▶ Fragmento de la página:

La inmadurez emocional es la dificultad para gestionar, expresar y comprender las propias emociones de manera equilibrada. Se manifiesta en actitudes impulsivas, dependencia emocional, dificultad para asumir responsabilidades y problemas en las relaciones interpersonales. Son personas que se ponen a la defensiva constantemente, desvían la culpa y que tienen poca mentalidad de crecimiento.
Los expertos en psicología de la comunicación Kathy y Ross Petras han elaborado una lista de aquellas frases que demuestran ser emocionalmente inmãduras y que a veces decimos sin pensar. Comenzando por: ¡No es culpa mía!, las personas emocionalmente inmaduras no suelen hacerse responsables de sus propias acciones cuando algo sale mal.
No necesito darte explicaciones. De nuevo están evitando cualquier responsabilidad real. Otro signo de la ausencia de madurez emocional; estás exagerando. Esta frases es una combinación de manipulación psicológica. Otra frase, es ¿de qué estás hablando? Nunca dije eso. Es otra forma de evadir la responsabilidad sobre su discurso. Sí, lo que sea. El mensaje que recibes es que a la otra persona no le interesa seguir hablando para solucionar las cosas.

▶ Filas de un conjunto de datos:

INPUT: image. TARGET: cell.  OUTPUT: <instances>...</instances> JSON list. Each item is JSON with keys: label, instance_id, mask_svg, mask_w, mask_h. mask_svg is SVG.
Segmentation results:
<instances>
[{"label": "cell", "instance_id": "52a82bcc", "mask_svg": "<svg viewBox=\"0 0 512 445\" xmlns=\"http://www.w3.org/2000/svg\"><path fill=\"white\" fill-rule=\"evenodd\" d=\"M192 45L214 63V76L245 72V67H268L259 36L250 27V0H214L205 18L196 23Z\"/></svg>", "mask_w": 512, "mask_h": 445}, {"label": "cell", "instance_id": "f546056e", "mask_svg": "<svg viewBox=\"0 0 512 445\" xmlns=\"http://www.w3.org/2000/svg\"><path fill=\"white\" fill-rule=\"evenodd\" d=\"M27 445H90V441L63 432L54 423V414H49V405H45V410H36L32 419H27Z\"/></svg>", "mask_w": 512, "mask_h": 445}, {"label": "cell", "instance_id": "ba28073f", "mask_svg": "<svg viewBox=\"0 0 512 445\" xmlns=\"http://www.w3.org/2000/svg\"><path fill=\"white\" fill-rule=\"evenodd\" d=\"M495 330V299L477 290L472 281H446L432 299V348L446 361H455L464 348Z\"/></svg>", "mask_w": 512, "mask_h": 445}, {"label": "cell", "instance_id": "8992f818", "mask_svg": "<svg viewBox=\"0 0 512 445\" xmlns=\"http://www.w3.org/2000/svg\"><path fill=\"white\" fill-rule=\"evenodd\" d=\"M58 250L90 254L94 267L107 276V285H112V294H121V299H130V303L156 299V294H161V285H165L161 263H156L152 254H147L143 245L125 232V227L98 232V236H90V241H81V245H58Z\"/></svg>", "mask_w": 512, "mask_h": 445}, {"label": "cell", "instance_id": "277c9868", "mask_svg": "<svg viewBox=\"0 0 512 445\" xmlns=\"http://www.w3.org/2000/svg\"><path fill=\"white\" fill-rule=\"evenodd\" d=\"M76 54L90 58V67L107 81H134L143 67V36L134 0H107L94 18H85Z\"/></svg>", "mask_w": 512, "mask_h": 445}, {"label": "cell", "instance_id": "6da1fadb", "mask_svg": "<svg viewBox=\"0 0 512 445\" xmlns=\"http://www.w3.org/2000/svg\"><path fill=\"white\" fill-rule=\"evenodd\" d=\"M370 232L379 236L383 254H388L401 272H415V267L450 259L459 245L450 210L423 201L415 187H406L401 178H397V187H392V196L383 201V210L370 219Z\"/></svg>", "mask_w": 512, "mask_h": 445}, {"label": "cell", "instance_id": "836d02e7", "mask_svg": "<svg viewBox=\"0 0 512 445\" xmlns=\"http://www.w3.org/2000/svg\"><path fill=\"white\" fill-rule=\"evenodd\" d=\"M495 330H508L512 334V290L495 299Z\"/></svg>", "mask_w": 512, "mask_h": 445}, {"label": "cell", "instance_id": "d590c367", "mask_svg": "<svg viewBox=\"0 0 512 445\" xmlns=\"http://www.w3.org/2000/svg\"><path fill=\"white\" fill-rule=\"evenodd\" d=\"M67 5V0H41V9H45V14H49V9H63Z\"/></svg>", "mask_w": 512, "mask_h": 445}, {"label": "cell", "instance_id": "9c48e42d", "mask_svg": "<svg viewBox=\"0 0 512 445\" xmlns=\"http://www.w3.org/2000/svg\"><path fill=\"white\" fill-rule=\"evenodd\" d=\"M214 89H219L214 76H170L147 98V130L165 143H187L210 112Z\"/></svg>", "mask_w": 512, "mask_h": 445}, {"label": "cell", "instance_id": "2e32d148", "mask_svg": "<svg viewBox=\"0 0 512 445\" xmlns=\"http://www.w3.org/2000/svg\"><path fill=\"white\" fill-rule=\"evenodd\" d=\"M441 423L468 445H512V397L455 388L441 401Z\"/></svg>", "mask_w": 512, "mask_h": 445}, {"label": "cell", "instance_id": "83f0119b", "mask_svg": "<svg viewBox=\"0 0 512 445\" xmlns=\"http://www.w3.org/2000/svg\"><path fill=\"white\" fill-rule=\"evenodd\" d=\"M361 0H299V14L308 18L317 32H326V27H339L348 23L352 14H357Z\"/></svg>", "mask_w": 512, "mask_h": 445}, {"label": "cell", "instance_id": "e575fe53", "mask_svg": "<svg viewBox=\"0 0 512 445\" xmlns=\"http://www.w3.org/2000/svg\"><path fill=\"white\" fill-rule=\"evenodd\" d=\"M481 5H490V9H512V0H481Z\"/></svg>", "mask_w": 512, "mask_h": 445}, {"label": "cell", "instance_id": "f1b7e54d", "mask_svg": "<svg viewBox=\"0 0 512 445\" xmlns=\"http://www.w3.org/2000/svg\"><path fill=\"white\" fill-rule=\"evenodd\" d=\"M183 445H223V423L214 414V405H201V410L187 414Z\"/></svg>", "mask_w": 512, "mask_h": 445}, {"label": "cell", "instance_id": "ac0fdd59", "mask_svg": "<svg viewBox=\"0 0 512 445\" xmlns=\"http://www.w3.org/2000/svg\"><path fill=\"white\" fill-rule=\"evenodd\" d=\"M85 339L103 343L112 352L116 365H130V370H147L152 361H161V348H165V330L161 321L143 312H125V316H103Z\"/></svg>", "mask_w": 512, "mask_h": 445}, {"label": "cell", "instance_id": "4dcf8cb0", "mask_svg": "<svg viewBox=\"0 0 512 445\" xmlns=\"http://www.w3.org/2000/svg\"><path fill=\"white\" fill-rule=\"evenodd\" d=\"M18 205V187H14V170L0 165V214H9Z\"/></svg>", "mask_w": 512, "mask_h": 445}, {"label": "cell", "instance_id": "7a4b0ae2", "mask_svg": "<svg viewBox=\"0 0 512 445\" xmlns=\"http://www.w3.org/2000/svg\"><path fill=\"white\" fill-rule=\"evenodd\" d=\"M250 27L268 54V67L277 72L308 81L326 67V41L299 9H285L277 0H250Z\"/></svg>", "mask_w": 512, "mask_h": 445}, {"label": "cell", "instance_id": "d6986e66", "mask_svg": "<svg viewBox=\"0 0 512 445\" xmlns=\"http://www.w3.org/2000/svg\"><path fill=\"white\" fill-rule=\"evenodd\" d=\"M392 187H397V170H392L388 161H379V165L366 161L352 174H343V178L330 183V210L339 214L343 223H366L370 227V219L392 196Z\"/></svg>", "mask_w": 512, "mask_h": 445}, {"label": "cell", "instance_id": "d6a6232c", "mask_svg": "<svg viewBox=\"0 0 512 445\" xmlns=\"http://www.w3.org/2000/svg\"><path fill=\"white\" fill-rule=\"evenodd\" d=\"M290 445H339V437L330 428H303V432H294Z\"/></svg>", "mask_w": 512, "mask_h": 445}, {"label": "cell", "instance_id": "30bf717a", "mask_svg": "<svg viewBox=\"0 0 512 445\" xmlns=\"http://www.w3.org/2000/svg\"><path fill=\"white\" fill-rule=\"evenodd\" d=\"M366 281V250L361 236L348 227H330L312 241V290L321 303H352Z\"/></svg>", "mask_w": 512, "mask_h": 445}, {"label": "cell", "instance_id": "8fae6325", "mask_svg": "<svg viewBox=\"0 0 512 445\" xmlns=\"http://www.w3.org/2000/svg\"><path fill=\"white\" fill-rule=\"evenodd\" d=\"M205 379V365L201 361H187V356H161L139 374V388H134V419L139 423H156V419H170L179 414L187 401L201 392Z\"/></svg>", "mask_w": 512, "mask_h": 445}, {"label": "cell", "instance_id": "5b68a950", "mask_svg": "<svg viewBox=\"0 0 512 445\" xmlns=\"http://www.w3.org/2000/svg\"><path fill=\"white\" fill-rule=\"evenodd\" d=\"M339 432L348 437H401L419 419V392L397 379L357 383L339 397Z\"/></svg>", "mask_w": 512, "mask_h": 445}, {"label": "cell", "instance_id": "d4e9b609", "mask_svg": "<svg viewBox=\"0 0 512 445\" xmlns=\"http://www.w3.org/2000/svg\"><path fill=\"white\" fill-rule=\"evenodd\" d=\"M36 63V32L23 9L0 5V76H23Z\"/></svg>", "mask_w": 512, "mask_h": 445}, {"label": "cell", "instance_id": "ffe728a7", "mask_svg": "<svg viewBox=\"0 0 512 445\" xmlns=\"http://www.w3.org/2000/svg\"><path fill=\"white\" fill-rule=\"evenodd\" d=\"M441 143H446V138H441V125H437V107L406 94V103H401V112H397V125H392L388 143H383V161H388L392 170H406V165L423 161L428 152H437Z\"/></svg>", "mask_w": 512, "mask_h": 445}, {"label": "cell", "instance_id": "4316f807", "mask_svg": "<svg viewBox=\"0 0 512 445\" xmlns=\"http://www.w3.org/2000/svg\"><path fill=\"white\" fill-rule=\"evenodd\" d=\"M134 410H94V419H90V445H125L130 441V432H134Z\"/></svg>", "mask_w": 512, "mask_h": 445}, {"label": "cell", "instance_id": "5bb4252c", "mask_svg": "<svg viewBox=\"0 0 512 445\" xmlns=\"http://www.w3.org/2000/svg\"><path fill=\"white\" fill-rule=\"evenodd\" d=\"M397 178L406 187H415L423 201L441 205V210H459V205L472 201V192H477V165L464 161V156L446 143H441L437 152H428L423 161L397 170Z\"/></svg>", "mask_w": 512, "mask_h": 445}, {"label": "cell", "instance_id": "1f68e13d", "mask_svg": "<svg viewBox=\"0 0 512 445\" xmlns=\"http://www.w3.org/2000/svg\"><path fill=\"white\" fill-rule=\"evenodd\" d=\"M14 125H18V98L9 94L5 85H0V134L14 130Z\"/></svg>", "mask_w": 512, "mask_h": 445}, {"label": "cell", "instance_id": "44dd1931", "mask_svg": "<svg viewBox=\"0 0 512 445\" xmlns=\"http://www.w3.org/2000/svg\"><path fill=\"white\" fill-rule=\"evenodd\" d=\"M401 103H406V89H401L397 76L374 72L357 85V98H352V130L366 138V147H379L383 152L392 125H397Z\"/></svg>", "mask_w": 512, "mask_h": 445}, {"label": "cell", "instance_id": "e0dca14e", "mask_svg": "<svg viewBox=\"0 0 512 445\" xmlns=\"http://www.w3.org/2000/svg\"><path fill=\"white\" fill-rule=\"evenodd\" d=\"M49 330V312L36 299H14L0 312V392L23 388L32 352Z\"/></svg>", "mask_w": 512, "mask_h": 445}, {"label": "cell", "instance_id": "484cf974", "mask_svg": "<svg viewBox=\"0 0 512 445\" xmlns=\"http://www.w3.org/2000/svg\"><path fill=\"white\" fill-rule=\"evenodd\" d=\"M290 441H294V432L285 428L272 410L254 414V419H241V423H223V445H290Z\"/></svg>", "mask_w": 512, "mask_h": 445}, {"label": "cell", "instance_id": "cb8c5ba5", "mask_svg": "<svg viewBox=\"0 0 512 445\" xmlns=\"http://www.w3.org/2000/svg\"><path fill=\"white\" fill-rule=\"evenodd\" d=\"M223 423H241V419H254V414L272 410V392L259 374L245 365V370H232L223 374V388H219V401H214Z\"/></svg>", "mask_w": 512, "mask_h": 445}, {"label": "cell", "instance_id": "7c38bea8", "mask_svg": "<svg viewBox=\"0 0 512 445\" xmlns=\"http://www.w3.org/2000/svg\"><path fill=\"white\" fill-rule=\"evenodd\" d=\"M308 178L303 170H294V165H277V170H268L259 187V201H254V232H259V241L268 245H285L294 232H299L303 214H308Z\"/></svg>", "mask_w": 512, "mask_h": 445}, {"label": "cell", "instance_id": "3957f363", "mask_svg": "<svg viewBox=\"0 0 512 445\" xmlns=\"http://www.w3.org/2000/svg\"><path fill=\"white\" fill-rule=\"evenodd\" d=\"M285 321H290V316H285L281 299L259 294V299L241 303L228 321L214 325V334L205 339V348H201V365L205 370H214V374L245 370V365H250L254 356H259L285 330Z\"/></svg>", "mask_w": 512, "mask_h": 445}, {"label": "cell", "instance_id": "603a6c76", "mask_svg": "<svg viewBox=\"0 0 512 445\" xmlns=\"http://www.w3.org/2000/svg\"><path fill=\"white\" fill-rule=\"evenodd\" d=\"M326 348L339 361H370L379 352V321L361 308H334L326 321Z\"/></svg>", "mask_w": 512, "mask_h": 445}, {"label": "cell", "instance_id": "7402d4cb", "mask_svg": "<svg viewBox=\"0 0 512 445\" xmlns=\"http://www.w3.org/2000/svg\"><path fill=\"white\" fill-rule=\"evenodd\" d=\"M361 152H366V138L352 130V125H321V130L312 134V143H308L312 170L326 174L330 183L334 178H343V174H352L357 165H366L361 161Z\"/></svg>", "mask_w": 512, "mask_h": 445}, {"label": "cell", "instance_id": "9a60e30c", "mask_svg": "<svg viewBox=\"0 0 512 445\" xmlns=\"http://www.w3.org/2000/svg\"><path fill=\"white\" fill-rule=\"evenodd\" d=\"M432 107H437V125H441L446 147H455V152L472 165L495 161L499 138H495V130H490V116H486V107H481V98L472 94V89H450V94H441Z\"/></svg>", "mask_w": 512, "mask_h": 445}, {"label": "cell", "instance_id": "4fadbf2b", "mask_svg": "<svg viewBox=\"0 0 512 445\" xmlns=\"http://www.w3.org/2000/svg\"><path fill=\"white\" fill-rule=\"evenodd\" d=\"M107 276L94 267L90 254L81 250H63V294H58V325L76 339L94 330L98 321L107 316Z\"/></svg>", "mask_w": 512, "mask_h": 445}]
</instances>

▶ Lista de tareas:
1. En el texto sobre la inmadurez emocional, ¿por qué la frase «¡No es culpa mía!» revela inmadurez emocional? Responde en una a tres oraciones.
2. Retoma el texto sobre la inmadurez emocional a partir de su última oración.

▶ Respuestas del ejercicio:
1. Porque las personas emocionalmente inmaduras no suelen hacerse responsables de sus propias acciones cuando algo sale mal.

2.
Es tu problema, no el mío. Las personas que dicen esta frase buscan alejarse de algo que es complicado. Estás hablando del pasado. Alguien emocionalmente inmaduro utiliza esta frase cuando no quiere aprender de sus errores. Solo estaba bromeando. Es una frase que dicen las personas que sienten vergüenza por reconocer que se han equivocado. Tu siempre / Tú nunca. Es más fácil discutir cuando no se intenta ganar.
Y por último; todo el mundo lo hace. Los adultos suelen recurrir a esta frase cuando quieren justificar algo que quieren hacer o que ya han hecho.